→ **FRAGMENTO EXTRAÍDO**
Según su testimonio, lo primero que hacían los responsables del campo de concentración (un director, ocho guardias y tres jefes de servicios) por las mañanas era hacer un recuento de todos los reclusos, para asegurarse de que no faltaba nadie. Después, les obligaban a cantar el Cara al Sol. “El campo de concentración estaba alambrado; este daba de cara al mar; una vez que tuvimos las viviendas hechas, los carpinteros hicieron todas las porterías necesarias. En el mismo centro del campo colocamos un madero altísimo, y en lo alto la bandera de la Falange”, explicó Godoy en sus memorias, recogidas por Romero. Después de cantar el Cara al Sol, desayunaban. Normalmente, dos higos o una sardina arenque, así como una barra de pan que tenían que compartir entre cinco. Al mediodía les “solían dar un cazo de caldo con dos o tres trocitos de patatas y en otras ocasiones unos trocitos de coles, cuando era la temporada”. “El que no recibía nada de su familia se podía decir que estaba condenado a muerte, en este caso de hambre”, escribió.

→ **TU TAREA**
Retoma el fragmento sobre el campo de concentración y continúalo a partir de su última oración. Las líneas no hacen falta para esta actividad.

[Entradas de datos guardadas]
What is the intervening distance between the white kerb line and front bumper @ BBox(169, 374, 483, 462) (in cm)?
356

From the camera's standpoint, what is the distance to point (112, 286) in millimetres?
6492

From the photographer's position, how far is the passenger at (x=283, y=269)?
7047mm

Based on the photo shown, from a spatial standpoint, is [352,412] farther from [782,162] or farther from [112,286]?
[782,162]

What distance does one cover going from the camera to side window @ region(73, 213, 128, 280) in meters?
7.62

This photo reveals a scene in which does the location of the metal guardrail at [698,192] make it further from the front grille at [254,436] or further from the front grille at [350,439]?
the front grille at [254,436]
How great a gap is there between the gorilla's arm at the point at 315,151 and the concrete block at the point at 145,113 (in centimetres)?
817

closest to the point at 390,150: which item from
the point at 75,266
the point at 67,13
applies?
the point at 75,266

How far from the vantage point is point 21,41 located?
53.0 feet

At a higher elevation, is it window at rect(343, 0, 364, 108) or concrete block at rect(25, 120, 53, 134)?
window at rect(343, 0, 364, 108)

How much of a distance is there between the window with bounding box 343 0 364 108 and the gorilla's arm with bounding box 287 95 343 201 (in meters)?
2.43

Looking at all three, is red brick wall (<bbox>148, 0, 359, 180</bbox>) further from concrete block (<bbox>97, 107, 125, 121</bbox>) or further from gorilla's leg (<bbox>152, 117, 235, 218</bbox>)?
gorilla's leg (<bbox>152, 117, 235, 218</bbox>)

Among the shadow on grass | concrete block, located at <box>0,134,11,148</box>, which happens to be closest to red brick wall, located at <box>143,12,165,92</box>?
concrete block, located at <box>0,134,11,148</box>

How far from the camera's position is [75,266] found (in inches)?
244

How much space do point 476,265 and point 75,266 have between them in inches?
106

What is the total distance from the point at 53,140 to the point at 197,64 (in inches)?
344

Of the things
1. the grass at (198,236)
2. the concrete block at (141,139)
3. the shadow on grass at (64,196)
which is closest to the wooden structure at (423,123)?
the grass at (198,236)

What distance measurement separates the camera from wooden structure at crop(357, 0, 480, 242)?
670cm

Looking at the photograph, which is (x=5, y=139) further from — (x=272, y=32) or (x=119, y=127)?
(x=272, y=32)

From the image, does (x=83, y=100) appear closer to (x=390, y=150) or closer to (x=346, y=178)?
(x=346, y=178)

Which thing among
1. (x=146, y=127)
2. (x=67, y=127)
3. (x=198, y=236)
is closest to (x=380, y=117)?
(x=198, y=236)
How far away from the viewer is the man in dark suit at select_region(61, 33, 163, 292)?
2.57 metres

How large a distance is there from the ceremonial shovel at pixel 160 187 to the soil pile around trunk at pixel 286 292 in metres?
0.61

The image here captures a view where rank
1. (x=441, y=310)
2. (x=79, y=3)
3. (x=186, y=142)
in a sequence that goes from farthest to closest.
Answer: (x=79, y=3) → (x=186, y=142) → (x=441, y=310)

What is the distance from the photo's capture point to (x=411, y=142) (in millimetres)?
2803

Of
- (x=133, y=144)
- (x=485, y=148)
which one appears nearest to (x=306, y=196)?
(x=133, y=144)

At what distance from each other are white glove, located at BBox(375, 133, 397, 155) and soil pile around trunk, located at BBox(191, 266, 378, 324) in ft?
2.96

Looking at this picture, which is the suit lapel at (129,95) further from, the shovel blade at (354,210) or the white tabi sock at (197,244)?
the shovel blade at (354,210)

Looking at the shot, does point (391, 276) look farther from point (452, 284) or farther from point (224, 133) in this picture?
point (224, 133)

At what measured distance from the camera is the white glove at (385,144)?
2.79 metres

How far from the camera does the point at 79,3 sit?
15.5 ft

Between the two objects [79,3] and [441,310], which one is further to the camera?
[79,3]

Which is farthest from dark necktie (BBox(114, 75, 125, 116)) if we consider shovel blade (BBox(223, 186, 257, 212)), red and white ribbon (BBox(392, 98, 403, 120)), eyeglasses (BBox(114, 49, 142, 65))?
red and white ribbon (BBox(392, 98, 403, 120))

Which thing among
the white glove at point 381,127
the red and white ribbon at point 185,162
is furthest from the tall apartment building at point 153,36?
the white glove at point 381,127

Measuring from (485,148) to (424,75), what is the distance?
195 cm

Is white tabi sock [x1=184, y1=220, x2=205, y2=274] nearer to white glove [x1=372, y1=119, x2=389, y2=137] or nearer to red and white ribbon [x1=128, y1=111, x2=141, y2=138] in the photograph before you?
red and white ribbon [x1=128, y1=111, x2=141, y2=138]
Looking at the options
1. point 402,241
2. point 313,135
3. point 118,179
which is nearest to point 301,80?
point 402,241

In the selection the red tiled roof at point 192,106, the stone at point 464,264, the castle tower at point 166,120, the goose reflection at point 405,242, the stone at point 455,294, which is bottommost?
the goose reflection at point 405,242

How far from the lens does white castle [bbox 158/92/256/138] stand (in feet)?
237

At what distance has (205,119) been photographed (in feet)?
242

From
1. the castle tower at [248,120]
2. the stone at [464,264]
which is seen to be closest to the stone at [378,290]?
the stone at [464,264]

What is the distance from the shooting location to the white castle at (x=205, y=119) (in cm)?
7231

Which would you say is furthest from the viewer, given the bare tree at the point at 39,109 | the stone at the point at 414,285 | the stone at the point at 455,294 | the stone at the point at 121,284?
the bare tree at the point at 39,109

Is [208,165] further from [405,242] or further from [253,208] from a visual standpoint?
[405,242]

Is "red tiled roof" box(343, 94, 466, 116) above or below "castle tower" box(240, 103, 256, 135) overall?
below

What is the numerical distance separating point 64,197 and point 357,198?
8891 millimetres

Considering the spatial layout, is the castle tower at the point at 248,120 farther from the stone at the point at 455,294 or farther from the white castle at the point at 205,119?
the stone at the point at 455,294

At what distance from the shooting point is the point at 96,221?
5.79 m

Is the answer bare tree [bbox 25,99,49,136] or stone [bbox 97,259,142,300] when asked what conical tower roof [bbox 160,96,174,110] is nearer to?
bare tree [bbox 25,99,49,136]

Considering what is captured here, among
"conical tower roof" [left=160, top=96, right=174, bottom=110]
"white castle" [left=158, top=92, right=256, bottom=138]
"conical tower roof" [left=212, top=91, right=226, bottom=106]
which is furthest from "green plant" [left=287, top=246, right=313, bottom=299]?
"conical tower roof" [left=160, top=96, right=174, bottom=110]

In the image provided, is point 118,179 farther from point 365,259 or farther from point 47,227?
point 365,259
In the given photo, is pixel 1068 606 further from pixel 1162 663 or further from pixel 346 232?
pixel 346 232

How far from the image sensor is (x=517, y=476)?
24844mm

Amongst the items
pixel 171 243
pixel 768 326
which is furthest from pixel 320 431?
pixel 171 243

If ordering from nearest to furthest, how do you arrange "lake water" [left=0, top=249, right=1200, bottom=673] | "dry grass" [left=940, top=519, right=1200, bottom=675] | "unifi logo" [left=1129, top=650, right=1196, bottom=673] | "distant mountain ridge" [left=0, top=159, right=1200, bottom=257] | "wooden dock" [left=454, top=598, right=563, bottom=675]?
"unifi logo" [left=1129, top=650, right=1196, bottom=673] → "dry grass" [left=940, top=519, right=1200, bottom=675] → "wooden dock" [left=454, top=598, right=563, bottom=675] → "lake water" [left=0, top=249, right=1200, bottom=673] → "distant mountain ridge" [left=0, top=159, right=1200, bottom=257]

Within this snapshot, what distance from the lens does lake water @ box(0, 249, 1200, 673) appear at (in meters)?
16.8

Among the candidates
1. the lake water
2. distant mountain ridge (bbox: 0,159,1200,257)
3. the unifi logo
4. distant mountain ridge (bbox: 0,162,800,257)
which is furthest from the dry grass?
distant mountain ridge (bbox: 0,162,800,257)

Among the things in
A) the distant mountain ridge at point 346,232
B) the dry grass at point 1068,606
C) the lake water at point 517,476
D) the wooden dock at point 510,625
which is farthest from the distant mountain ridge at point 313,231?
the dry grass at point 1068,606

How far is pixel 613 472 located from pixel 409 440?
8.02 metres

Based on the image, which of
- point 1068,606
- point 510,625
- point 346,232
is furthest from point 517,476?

→ **RESPUESTA**
Desmantelamiento por “temor” a los aliados

Es Campament fue desmantelado en otoño de 1942, después de que llegara una orden de desalojo de Madrid, para lo que el régimen movilizó a decenas de guardias civiles y lanchas a motor, así como un barco de carga, que condujo a los presos a València. La razón podría estar en la Operación Torch iniciada por los aliados, mediante la cual las tropas anglo-estadounidenses desembarcaron en Túnez el 8 de noviembre. En plena II Guerra Mundial, Franco temió que los aliados pudieran desembarcar en Balears. “La operación Torch generó angustia en el dictador y sus camaradas golpistas, tal vez por temor a que los aliados utilizaran Formentera como plataforma de sus operaciones contra los nazis y fascistas en el Mediterráneo”, argumenta Romero.

La operación Torch generó angustia en el dictador y sus camaradas golpistas, tal vez por temor a que los aliados utilizaran Formentera como plataforma de sus operaciones contra los nazis y fascistas en el Mediterráneo

José Miguel L. Romero Periodista y escritor

Uno de los responsables de la prisión fue Vicente Bueno, que durante las últimas décadas del siglo XX trabajó como guía turístico. Hijo de andaluces, nació en Formentera en 1918, pero a los seis meses abandonó la isla con sus padres. Bueno volvió a la isla en 1941 para hacerse cargo, junto con otros dos jóvenes oficiales, del campo de concentración. En una entrevista que Romero le hizo en diciembre de 1995, publicada en el número 47 de la revista Proa, Bueno explicó que las órdenes para desalojar Es Campament llegaron de Madrid. Los reclusos fueron enviados a Eivissa y de allí, en un barco muy grande, a Palma, con la supervisión de un par de agentes de la Guardia Civil.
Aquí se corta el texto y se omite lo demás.